§ PROVIDED TEXT:
○ ○ ○ ○ ○ ○ ○

How much do your LEDS use in electricity


Hi All

Just had a shocking electric bill - trying to narrow things down

I’m running two of these

18hrs per day, our kilowatt measuring device is saying approx $49-50 per month, and yet, our electric bill for last month increased by $350 from last year!

Trying to figure out if it’s my Grow stuff or other …

What do people generally spend for 300W LEDS!?

Thank you!


Mine did the same running 2 Viparspecta 900’s.


Mine also did the same thing running three 300 W LEDs and a 600w all meizhi leds


Omg ready for a laugh? Hubby forgot to pay last month’s bill ! Phew!
Our energy meter is recording correctly - 2 300W LEDS, 1 24 x48 plant heating mat, one 6" oscillating fan, one small T5, and one inline fan w controller and carbon filter = $49.75 a month.


I was gonna say that sounds a little weird and then you figured it out… lol
I run 700 watts of t5 ho lighting and two 1160 air pumps at 70 watts each and 2 oscillating fans at 40 watts a peace in veg and 1800 watts of HPS and three 1160 air pumps at 70 watts each and four oscillating fans at 40 watts each and an 8 inch extraction fan at around 100 watts with speed controller and a radio in flower…I forgot to mention the 12000 btu window ac that runs about 10 hours a day depending on time of year also…
And when everything is running it usually only ads 150 to 250 depending on what time of year it is.... But if you can get a donation of 200 an Oz , it’s not really a big deal… :wink:
Glad you figured out the problem… :wink:

:v: :sunglasses:


My bill went up somewhere around $15/month.

○ ○ ○ ○ ○ ○ ○

§ ENTRIES SUPPLIED:
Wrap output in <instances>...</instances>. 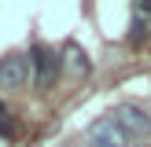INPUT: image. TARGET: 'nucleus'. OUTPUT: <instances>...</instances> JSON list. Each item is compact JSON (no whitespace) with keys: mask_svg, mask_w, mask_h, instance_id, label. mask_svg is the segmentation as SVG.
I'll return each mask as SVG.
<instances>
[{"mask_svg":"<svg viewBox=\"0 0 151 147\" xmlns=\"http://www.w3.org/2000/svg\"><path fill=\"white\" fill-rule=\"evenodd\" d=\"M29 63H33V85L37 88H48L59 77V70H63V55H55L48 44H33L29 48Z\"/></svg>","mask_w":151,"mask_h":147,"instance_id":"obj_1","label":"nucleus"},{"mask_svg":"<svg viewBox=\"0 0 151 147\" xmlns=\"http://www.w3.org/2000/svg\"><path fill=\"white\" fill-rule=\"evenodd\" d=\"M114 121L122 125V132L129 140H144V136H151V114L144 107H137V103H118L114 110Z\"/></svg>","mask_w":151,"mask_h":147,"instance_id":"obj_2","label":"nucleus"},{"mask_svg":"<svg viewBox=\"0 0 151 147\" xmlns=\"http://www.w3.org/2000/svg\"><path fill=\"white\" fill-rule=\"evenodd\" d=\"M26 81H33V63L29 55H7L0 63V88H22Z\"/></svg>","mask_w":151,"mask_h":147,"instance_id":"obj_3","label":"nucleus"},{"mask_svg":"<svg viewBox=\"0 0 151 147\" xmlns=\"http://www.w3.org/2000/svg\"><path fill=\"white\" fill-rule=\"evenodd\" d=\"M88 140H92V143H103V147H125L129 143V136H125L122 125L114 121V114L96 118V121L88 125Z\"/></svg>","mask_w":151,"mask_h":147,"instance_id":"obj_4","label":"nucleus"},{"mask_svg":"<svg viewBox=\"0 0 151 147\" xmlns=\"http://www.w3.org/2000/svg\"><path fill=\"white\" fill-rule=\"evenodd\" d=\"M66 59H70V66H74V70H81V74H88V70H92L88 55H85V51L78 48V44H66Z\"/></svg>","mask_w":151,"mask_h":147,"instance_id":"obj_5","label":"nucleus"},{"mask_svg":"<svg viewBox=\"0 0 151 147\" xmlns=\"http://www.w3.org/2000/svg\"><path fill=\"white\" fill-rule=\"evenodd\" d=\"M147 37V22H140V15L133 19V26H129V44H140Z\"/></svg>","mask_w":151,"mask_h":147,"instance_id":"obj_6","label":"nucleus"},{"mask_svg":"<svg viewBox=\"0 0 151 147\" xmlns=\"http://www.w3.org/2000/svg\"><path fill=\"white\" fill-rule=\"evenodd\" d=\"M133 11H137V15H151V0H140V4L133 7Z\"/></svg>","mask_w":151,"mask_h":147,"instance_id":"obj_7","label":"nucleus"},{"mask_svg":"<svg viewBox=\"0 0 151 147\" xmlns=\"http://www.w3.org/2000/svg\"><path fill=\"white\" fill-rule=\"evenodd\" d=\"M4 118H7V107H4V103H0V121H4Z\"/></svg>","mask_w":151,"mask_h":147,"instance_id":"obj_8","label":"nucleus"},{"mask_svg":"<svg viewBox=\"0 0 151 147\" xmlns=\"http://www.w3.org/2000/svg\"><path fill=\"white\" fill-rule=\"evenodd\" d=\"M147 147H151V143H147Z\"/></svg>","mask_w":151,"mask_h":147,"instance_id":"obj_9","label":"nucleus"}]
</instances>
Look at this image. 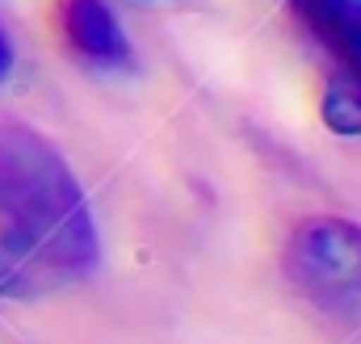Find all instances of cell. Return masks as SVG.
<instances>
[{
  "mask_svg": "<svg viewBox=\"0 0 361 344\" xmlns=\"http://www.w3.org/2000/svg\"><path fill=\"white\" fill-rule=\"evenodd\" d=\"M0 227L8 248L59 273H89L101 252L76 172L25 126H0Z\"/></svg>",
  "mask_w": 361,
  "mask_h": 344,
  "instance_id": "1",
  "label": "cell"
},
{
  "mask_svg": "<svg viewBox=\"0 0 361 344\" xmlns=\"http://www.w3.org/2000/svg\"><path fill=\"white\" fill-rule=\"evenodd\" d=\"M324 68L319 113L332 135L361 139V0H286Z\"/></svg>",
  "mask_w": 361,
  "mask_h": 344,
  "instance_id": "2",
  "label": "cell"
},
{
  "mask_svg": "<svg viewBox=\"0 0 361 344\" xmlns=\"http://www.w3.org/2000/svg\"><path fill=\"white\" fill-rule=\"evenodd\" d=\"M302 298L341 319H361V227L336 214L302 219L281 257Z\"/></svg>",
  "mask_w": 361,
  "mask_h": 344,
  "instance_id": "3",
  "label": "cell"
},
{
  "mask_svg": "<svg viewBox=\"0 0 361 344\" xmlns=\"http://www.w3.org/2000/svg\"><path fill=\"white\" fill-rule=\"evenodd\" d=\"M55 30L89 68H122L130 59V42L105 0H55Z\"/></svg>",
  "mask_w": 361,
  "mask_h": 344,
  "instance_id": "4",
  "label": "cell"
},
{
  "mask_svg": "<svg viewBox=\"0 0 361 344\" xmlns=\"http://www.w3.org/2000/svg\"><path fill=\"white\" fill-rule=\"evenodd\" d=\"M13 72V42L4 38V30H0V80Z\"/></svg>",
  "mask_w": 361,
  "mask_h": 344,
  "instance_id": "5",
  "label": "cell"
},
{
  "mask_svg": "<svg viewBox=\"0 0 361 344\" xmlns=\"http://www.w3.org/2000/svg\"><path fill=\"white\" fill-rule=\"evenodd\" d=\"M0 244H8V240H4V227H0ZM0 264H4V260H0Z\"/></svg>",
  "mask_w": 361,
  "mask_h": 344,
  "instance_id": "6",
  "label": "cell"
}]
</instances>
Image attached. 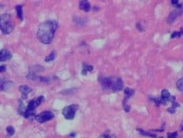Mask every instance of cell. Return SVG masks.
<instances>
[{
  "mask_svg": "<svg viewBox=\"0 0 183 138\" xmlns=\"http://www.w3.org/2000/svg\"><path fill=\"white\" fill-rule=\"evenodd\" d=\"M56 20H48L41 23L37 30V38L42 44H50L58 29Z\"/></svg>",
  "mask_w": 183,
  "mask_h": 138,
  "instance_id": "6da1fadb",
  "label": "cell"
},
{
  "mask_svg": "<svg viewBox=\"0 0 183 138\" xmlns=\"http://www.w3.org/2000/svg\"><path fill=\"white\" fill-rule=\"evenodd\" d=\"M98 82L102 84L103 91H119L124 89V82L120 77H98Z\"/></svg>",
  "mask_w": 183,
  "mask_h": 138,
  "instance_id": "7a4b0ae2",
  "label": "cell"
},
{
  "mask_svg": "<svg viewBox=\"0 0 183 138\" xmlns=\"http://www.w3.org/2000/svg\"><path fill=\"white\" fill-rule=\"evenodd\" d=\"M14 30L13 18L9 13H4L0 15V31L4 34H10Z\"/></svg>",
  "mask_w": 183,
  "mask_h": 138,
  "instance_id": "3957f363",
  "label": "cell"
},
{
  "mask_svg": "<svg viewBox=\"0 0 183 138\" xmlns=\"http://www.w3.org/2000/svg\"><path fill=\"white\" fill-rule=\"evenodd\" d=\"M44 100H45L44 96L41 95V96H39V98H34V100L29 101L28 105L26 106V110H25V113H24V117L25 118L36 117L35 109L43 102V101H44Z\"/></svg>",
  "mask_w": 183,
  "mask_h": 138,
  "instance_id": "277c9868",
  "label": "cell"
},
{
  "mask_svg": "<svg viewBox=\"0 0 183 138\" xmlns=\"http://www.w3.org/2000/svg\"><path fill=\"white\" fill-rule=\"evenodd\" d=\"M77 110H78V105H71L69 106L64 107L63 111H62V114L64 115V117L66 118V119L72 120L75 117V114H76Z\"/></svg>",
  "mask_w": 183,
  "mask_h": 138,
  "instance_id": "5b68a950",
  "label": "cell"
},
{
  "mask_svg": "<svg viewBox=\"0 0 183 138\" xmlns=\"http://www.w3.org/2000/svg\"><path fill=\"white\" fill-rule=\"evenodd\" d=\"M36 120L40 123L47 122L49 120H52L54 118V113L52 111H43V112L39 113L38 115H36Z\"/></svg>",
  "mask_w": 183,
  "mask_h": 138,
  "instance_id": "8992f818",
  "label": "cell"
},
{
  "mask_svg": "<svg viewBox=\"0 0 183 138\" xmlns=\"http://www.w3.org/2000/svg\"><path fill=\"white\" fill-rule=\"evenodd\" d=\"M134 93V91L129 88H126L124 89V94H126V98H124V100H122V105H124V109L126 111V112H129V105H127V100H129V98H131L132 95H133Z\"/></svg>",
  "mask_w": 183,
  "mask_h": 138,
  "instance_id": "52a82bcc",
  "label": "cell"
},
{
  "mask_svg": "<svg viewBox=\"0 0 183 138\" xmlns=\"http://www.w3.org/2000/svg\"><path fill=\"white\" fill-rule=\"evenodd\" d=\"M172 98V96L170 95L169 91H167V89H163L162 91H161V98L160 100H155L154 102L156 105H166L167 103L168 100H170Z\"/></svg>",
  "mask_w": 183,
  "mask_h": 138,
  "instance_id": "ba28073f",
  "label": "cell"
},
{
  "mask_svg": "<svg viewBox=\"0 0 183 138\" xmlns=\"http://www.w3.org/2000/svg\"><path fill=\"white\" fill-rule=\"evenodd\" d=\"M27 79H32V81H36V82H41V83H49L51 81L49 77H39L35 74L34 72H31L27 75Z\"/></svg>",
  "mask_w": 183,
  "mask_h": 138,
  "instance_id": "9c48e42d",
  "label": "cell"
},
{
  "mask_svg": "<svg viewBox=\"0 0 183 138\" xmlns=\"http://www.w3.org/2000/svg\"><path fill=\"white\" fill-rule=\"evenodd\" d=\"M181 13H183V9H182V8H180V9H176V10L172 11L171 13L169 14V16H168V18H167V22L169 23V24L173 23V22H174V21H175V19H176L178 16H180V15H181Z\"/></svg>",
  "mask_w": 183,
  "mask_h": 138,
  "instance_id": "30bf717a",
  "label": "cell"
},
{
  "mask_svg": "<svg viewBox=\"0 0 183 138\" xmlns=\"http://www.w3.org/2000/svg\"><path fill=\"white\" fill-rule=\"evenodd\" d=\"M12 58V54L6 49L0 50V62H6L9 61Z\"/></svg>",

○ ○ ○ ○ ○ ○ ○

§ SET PROBLEM 1: Copy out the forum thread on LED electricity costs from "Trying to figure" to "2 Viparspecta 900’s.".
§ SET PROBLEM 2: Based on the forum thread on LED electricity costs, explain why the original poster's electric bill rose by $350 over last year.
§ SET PROBLEM 3: Resume the forum thread on LED electricity costs from the point where it stops.

§ RIGHT ANSWER 1:
Trying to figure out if it’s my Grow stuff or other …

What do people generally spend for 300W LEDS!?

Thank you!


Mine did the same running 2 Viparspecta 900’s.

§ RIGHT ANSWER 2: The grow lights weren't the cause. The poster's hubby had forgotten to pay last month's bill. The energy meter was recording correctly and put the whole setup at $49.75 a month.

§ RIGHT ANSWER 3:
Mine is around 15 bucks more a month as well


Running a 600w HID fixture and 2-300w MarsHydro LEDs (130 actual watts each)
puts me at $50 extra each month



LEDs have the potential to be more efficient than HID if they put out light blue and orange-red: Specific bands the plants can use. HID lamps put out a wide range of light and all the green and yellow light is wasted. Dollars to the electric company down the toilet!


Led’s are more electrically efficient than hid even when put together poorly and driven beyond their test currents.

As far as photosynthetic efficiency, we had a pretty good discussion about that just the other day. Do you have any examples of blue/red led’s outperforming white leds?


No. I’m just looking at the absorption spectrum for plants versus wavelength. I know LEDs are about as efficient as CFL for making white light. HID is a bit better. But for making grow lights, LEDs don’t bother with green or yellow. They just make the wavelengths plants can use, which is why many photos look weird.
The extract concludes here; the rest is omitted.